My learners choose all the songs. This helps tons. “Want” is such a keyword. It’s up on top with the questions, up above all below listed action words (formerly known as verbs). Learner chosen songs is working great; they’re teaching me many great songs I didn’t know of. And since they already want (like) the songs, they listen at home and on their phones. Keep that Input coming In. Make it meaningful. Make it mine.
Twexts are proving useful. Learners use them average 20-30 minutes per day before they get bored. Marco’s up to 60 minutes, peppered in 10 minute little sessions throughout the day. Exactly. Paper folds up easy in pocket. Easy to use. All Free and Voluntary. Words they get introduced to from the twexts get applied in class and even some out on street with each other. Jackpot.
No stories, aside from from those in the song. Who’s singing? What do they want? Do they get it? How does it feel? What to do about it? We’re just asking questions and our class rules.
Finally, K. You’re awesome. Your ongoing story is exhilarating. Thank you.
Duke wrote: Feeling free to make silly exaggerations of sounds helps immensely.

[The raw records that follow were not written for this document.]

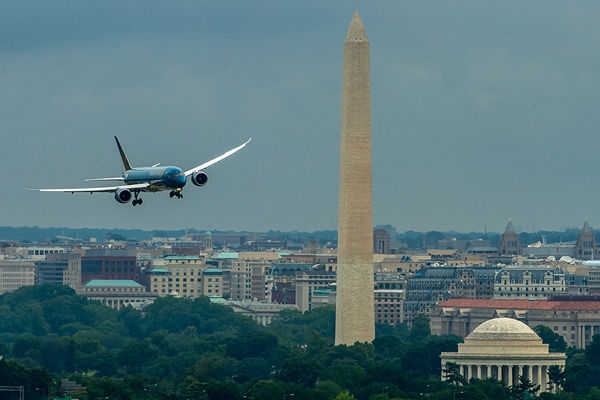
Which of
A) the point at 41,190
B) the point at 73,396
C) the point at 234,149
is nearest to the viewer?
the point at 41,190

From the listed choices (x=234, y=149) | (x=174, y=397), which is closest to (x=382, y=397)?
(x=174, y=397)

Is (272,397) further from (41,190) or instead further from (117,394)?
(41,190)
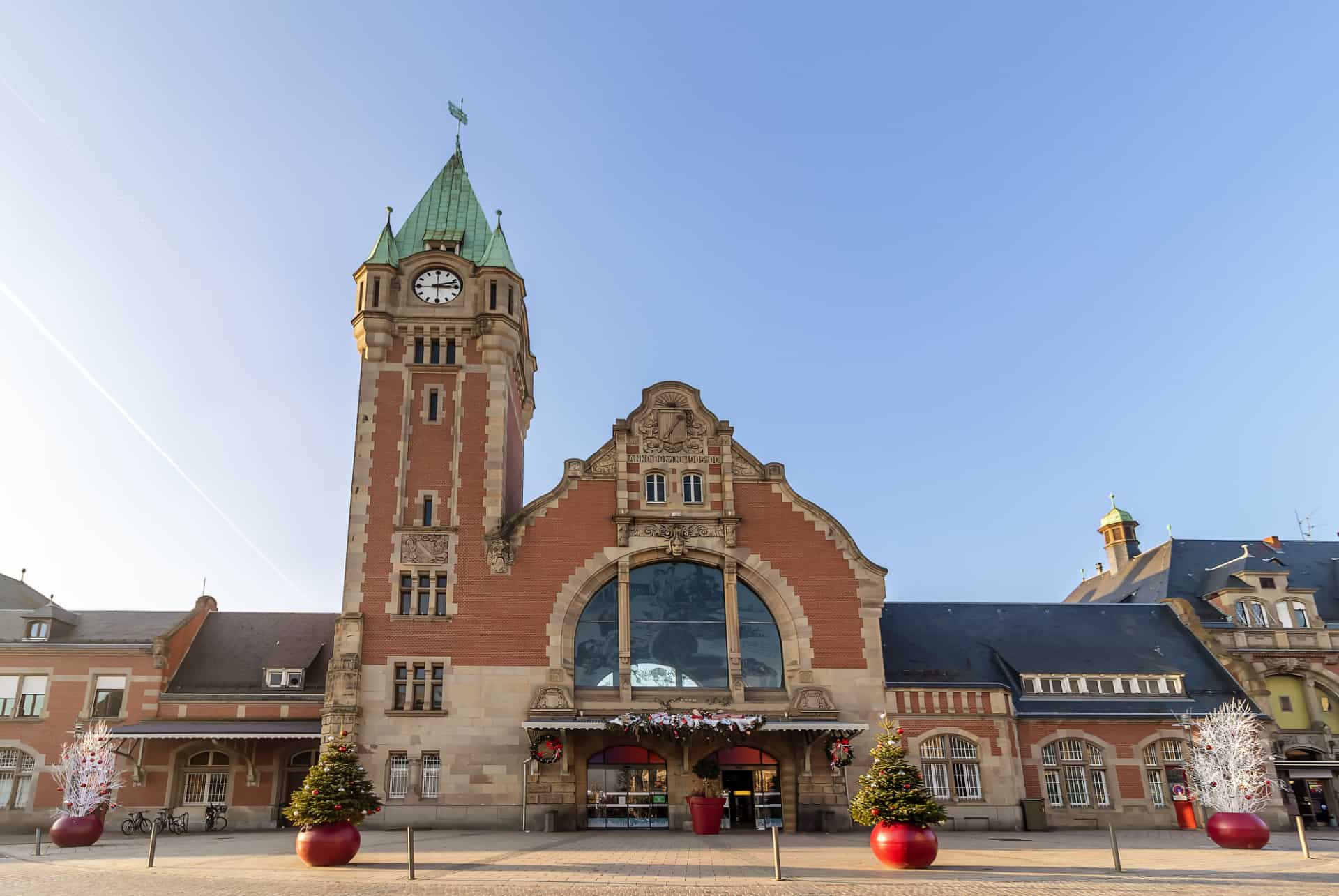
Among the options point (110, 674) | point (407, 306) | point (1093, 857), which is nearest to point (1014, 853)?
point (1093, 857)

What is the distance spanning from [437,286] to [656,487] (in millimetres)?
12638

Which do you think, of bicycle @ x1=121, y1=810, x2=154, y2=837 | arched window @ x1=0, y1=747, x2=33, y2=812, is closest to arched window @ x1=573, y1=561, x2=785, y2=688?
bicycle @ x1=121, y1=810, x2=154, y2=837

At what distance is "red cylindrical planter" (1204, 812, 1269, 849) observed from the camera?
81.3ft

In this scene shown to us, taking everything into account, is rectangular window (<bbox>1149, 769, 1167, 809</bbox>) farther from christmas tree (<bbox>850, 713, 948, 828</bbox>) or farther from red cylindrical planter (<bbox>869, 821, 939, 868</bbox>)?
red cylindrical planter (<bbox>869, 821, 939, 868</bbox>)

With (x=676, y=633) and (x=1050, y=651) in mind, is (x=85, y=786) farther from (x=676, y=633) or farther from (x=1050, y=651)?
(x=1050, y=651)

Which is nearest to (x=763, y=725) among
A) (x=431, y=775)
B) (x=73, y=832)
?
(x=431, y=775)

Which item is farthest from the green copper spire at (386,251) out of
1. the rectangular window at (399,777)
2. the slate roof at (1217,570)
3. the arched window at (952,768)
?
the slate roof at (1217,570)

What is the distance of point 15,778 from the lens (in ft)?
126

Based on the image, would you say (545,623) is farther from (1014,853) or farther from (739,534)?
(1014,853)

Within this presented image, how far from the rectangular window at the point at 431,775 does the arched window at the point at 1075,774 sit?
21.9 meters

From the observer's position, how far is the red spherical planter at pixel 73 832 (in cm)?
2688

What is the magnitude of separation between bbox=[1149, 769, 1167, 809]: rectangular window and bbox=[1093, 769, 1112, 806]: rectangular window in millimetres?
1644

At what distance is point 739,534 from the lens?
3631 cm

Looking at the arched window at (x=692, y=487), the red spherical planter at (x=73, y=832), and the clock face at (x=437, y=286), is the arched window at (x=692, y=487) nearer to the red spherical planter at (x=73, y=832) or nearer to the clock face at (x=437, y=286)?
the clock face at (x=437, y=286)
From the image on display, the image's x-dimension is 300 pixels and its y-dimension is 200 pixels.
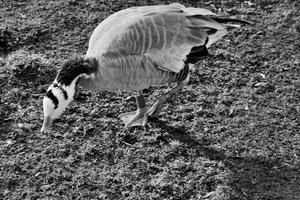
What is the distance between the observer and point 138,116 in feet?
17.7

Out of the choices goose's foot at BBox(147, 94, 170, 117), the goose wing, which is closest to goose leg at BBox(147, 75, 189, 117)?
goose's foot at BBox(147, 94, 170, 117)

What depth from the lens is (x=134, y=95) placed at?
19.3ft

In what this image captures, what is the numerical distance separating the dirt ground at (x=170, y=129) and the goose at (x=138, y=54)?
43cm

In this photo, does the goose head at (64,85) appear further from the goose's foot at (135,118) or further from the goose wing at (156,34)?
the goose's foot at (135,118)

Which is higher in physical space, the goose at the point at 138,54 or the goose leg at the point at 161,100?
the goose at the point at 138,54

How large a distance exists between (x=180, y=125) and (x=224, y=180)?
91cm

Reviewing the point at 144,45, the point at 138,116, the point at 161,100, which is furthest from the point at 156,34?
the point at 138,116

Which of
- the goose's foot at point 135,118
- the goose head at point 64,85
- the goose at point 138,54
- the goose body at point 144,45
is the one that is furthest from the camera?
the goose's foot at point 135,118

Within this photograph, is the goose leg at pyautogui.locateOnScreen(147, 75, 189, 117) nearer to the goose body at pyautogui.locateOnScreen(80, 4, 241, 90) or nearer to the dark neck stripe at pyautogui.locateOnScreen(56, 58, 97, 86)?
the goose body at pyautogui.locateOnScreen(80, 4, 241, 90)

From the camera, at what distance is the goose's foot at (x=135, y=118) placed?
5325 millimetres

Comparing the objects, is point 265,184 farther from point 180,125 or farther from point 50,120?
point 50,120

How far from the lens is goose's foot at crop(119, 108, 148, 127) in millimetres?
5325

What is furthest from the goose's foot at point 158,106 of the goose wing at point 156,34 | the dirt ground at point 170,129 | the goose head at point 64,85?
the goose head at point 64,85

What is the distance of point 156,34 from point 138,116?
994mm
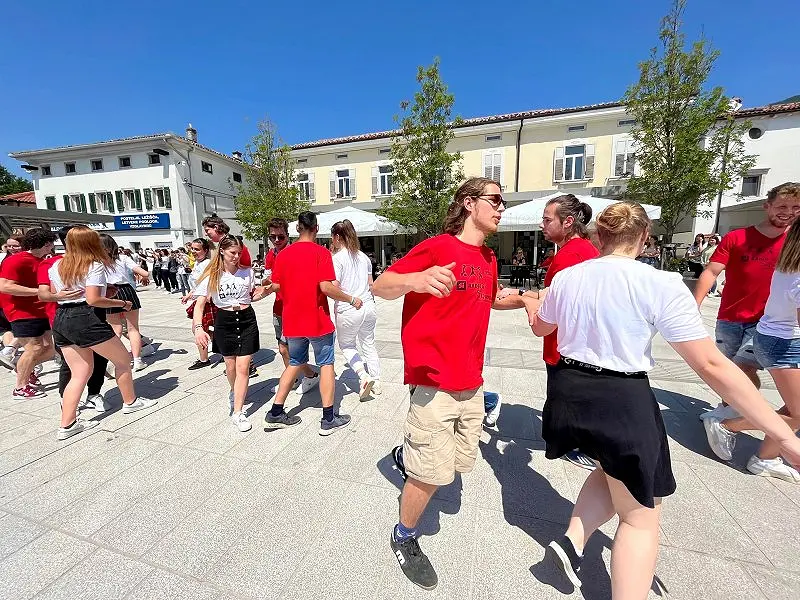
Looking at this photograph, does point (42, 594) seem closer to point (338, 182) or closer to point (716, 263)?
point (716, 263)

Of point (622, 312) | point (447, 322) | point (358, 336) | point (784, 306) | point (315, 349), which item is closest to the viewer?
point (622, 312)

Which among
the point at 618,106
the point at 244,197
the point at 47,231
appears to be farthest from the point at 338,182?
the point at 47,231

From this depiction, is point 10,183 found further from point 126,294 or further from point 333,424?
point 333,424

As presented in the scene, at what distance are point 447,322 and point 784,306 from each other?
2521 mm

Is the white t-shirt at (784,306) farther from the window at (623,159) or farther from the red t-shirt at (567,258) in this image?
the window at (623,159)

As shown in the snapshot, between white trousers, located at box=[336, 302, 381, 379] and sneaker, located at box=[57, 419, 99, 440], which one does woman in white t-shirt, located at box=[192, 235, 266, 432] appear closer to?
white trousers, located at box=[336, 302, 381, 379]

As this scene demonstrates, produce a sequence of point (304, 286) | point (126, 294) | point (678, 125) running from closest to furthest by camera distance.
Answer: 1. point (304, 286)
2. point (126, 294)
3. point (678, 125)

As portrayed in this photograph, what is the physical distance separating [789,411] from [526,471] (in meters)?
1.96

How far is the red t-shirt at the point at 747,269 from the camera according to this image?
2.72m

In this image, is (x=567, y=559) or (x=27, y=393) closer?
(x=567, y=559)

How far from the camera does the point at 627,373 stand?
1405 mm

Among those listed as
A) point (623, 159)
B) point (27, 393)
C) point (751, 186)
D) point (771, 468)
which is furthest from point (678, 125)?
point (27, 393)

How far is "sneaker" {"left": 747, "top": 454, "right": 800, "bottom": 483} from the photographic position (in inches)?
95.3

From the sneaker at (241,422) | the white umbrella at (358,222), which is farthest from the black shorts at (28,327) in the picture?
the white umbrella at (358,222)
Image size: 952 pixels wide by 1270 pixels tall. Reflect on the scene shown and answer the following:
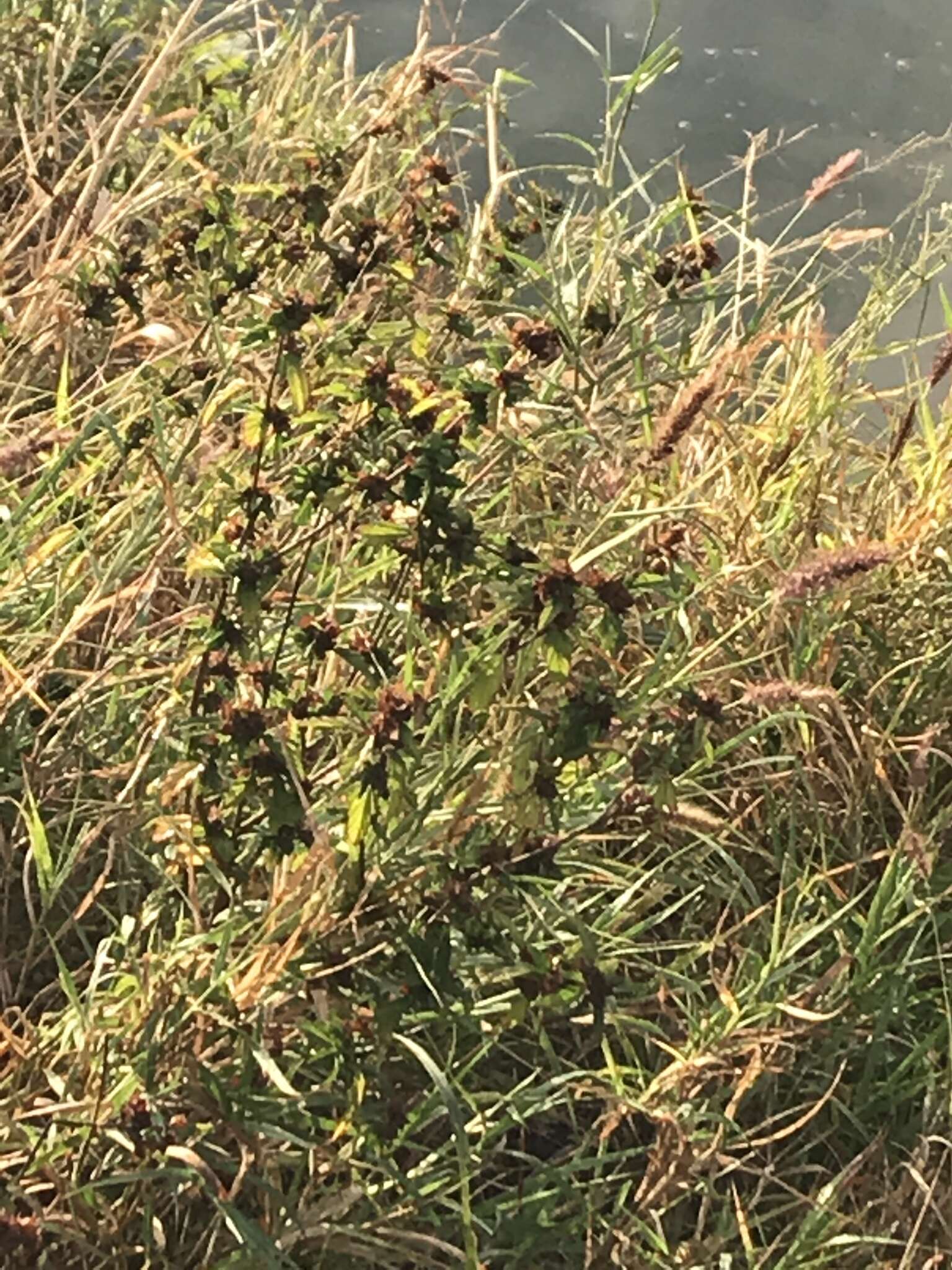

That reminded me of something we did not long ago. In level 3 we were reading poetry, and one of the poems was “ottos mops”. It is written so that the only vowel is “o”. After we had read it and discussed it, we had fun with it. Anyone ever sing the old camp song “I want to eat apples and bananas”? You sing it several times, each time with a different vowel: “EE weent tee eet ee-eeples eend beeneenees”, etc. Well we did that with “ottos mops” – including the umlauts. Somehow, “üttüs müps” is hilarious. I need to introduce this poem in level 1, not level 3.